WHAT IS BEING ASKED: All of the data below should be written out again exactly.

(Collected data)
==========
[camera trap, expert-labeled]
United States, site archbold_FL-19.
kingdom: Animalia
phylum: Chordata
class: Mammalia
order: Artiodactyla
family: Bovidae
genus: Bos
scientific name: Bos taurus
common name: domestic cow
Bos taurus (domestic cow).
==========
ANSWER BOX:
[camera trap, expert-labeled]
United States, site archbold_FL-19.
kingdom: Animalia
phylum: Chordata
class: Mammalia
order: Artiodactyla
family: Bovidae
genus: Bos
scientific name: Bos taurus
common name: domestic cow
Bos taurus (domestic cow).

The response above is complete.